Astute readers may remember a few months ago I was in search of the ultimate personal digital assistant for use with Linux. Psion didn't cut it -- beautiful hardware, shame about the weird file formats. A plethora of Windows CE machines were, fundamentally, boring. And Palm Pilots were terra incognita to me.

I say "were", because I'm now a convert. If you have a need for some computing power that will fit in a pocket, this is the way to do it. Because of Palm's welcoming policy towards developers, all the guts of PalmOS are open to programmers who want to write glue to let palm pilots connect to non-Wintel systems. The results turn out to be spectacular: go to Freshmeat, type "palm pilot" in the search box, and you'll get more than sixty hits on applications as diverse as desktop connectivity tools (such as JPilot and the KDE application KPilot) to tools for synchronising the Pilot and Netscape address books -- and even a Palm Pilot emulator. There's a full Gcc- based development toolchain for the Palm Pilot that runs on Linux; indeed, with a bit of poking around for the necessary bits, your Palm Pilot can integrate as tightly with a Linux box as with a Windows desktop.
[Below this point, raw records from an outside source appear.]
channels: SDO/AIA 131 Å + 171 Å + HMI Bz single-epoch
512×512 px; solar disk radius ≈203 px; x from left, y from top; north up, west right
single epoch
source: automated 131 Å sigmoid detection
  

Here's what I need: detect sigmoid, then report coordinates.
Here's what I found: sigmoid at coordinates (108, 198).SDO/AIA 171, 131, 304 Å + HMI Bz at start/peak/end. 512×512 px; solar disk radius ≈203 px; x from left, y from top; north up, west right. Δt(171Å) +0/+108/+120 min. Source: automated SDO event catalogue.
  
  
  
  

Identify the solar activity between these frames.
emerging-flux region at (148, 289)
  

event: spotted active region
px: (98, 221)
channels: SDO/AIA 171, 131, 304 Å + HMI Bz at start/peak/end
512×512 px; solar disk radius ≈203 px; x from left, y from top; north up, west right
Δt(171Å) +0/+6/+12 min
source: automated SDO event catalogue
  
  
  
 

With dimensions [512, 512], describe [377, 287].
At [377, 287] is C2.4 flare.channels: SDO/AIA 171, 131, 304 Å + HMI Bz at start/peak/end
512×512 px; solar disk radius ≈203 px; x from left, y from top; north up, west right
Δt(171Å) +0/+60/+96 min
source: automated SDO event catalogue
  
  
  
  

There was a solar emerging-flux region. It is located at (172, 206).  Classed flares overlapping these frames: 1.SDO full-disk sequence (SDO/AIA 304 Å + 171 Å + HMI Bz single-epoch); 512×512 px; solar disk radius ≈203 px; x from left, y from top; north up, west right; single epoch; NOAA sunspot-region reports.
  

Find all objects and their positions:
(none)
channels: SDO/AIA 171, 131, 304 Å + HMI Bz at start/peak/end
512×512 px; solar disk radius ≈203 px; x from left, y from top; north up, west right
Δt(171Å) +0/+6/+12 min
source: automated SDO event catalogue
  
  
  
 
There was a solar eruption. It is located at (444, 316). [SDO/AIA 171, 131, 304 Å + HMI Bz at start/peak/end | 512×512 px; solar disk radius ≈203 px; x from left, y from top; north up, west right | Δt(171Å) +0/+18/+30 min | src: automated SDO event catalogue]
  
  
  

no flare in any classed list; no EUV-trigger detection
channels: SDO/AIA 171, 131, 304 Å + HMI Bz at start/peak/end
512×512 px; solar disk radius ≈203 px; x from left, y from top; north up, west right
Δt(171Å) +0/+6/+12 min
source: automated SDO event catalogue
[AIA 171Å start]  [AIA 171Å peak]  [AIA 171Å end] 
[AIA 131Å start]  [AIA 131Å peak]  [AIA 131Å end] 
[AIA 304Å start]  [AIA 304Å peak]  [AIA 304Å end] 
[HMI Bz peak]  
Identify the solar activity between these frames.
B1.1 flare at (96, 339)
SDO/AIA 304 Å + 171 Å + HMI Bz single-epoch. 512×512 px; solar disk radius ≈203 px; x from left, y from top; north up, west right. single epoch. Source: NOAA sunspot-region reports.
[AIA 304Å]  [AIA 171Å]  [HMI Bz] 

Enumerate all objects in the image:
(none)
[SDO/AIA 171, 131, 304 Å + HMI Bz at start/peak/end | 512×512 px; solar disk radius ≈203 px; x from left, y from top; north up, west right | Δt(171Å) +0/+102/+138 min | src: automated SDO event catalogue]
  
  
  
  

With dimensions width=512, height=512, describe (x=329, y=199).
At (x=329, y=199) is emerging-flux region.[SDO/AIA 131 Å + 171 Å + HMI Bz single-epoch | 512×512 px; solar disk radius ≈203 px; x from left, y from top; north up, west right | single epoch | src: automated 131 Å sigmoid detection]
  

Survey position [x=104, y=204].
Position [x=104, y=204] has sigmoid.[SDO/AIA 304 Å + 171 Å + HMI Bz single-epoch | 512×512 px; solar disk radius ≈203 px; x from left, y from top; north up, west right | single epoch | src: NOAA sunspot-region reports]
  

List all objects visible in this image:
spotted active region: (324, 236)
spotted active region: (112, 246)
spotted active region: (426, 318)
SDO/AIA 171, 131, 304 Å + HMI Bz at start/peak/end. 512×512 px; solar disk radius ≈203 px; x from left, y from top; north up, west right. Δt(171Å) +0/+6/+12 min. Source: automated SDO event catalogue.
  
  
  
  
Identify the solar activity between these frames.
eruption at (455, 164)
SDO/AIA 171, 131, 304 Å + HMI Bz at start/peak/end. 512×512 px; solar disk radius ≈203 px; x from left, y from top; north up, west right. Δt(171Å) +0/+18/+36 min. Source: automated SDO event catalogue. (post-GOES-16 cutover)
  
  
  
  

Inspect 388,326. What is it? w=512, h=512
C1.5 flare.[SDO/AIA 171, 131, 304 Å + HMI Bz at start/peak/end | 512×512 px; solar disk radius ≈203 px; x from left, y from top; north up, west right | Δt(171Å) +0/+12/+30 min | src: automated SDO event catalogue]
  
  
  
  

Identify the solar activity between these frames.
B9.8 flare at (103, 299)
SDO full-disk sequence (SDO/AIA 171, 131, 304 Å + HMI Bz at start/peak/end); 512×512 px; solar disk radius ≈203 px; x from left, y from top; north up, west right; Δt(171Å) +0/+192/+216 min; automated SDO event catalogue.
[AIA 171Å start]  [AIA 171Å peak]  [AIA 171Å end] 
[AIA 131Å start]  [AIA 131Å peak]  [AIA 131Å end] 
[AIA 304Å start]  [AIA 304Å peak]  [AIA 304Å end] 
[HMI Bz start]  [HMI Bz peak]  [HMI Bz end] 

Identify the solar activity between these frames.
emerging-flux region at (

This isn't the open source world, unfortunately. Some necessary extras are, well, extras. I keep my keyboard jones happy by toting around a Palm portable keyboard -- an insanely neat gadget that concertinas a laptop-sized keyboard into a parcel the size of a deck of playing cards -- but had to pay extra for a text editor. File formats are different, too. The Palm Pilot doesn't have a file system so much as a database: you can load text files or HTML files into it, but you'll need to convert them to a native format (and vice versa on the way back). Luckily tools for doing this are readily available on Linux. Space is too short for me to go into detail on this, but you could do worse than look at O'Reilly's website for a detailed discussion.